**Work instructions**
Extend the biography of David Palecek below, picking up after its last sentence.

- Born: August 8, 1972 Richmond, Virginia, US
- Died: February 16, 2010 (aged 37) Stanford, California, US
- Education: Stanford Graduate School of Business University of California, Davis Menlo-Atherton High School
- Occupation: Consultant
- Employer: McKinsey & Company, Inc.
- Title: Junior Partner
- Spouse: Melissa Black
- Children: 4

= David Palecek =

American management consultant

David Vaclav Palecek (August 8, 1972 – February 16, 2010) was a junior partner at management consultancy McKinsey & Company and a protégé of Anil Kumar accused in the related Galleon Group insider trading cases with Kumar and former classmate Rengan Rajaratnam of leaking inside information about semiconductor company AMD while head of the semiconductor practice at McKinsey. He graduated with a BS from UC Davis and an MBA from the Stanford Graduate School of Business. He died in 2010 from complications of a staphylococcus infection.

==Career==
Palecek was born in Virginia and grew up in the wealthy suburb of Atherton, California. He graduated from Menlo-Atherton High School, UC Davis, and the Stanford Graduate School of Business before working at McKinsey and Company in the Palo Alto office, where he rose to junior partner and head of the semiconductor practice. Palecek was described by colleagues as a likely candidate for eventual promotion to senior partner before dying from a staphylococcus infection in 2010.

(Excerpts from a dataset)
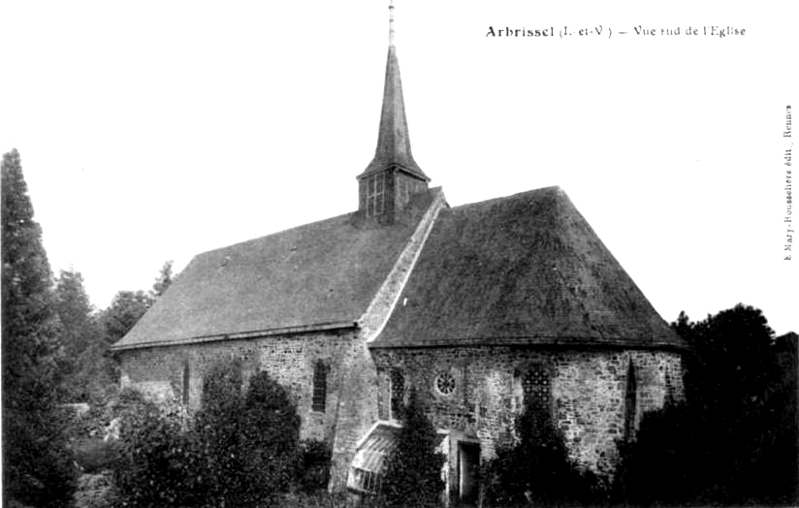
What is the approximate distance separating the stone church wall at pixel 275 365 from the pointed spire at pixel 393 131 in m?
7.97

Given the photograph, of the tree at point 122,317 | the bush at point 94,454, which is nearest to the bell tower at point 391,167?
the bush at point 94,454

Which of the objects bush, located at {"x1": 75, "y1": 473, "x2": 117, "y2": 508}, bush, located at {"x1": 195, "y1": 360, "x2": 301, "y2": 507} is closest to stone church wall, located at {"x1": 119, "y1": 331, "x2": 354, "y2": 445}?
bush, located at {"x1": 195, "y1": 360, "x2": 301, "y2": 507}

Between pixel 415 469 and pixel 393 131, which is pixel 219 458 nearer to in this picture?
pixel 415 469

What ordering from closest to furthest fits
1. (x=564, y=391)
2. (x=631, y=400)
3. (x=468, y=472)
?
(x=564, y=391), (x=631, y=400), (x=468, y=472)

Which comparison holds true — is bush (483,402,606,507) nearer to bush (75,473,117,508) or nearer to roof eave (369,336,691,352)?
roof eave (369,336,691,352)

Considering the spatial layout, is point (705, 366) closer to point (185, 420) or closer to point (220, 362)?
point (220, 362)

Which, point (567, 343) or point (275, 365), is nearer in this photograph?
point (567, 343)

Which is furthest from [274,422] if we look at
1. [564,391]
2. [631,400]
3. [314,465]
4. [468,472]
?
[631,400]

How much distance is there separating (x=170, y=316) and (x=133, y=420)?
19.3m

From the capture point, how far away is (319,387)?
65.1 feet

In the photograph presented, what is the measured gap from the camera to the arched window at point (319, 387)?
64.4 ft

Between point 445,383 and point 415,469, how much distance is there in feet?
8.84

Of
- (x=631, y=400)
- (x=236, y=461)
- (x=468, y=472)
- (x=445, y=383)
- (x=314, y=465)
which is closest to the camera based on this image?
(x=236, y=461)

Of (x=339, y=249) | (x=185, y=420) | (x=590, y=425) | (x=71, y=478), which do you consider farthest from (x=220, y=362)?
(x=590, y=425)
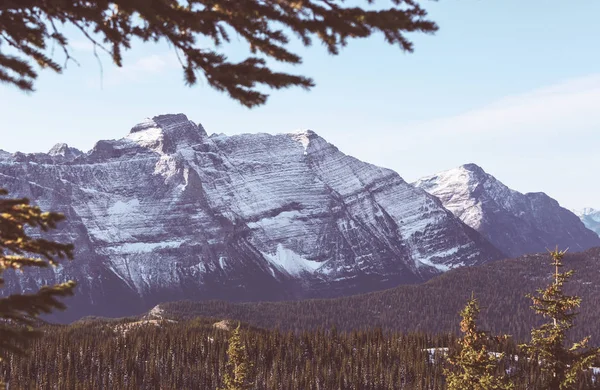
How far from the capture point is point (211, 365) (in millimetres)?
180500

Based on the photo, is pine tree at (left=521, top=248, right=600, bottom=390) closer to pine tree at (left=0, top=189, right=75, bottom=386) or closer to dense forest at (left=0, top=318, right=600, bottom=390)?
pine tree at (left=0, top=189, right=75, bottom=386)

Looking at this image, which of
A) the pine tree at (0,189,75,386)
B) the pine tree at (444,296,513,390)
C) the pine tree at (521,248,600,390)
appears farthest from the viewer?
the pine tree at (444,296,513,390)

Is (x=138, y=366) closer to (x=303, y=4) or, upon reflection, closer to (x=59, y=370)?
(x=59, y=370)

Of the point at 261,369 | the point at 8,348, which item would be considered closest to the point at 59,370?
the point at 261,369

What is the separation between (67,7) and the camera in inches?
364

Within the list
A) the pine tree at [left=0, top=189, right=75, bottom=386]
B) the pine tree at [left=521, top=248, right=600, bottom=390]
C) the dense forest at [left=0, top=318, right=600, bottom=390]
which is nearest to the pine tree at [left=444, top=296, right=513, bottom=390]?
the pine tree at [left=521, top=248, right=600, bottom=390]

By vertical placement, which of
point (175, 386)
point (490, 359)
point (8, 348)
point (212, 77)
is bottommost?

**Task response**
==Galleon Group implications==

Palecek was a protégé of senior partner Anil Kumar and the business school classmate of Rengan Rajaratnam, a portfolio manager at the Galleon Group hedge fund and the younger brother of its owner Raj Rajaratnam. Trial testimony revealed Palecek telling Rengan that "my best ideas are inside information." Rengan Rajaratnam also described Palecek as "dirty" and tried to hire Palecek's wife as a consultant to Galleon. His family's lawyer has denied all involvement. Raj Rajaratnam is currently serving a 14-year sentence for securities fraud; Kumar pleaded guilty and was sentenced to probation; Rengan Rajaratnam was arrested by the FBI in March 2013 but was acquitted in 2014 after being found not guilty at trial.

As the third McKinsey partner—in addition to former mentor Kumar and Kumar's mentor (and former McKinsey CEO) Rajat Gupta — implicated in the criminal investigation of the Galleon Group, Palecek's involvement prompted media speculation and pressure as to McKinsey's wider role in the investigation.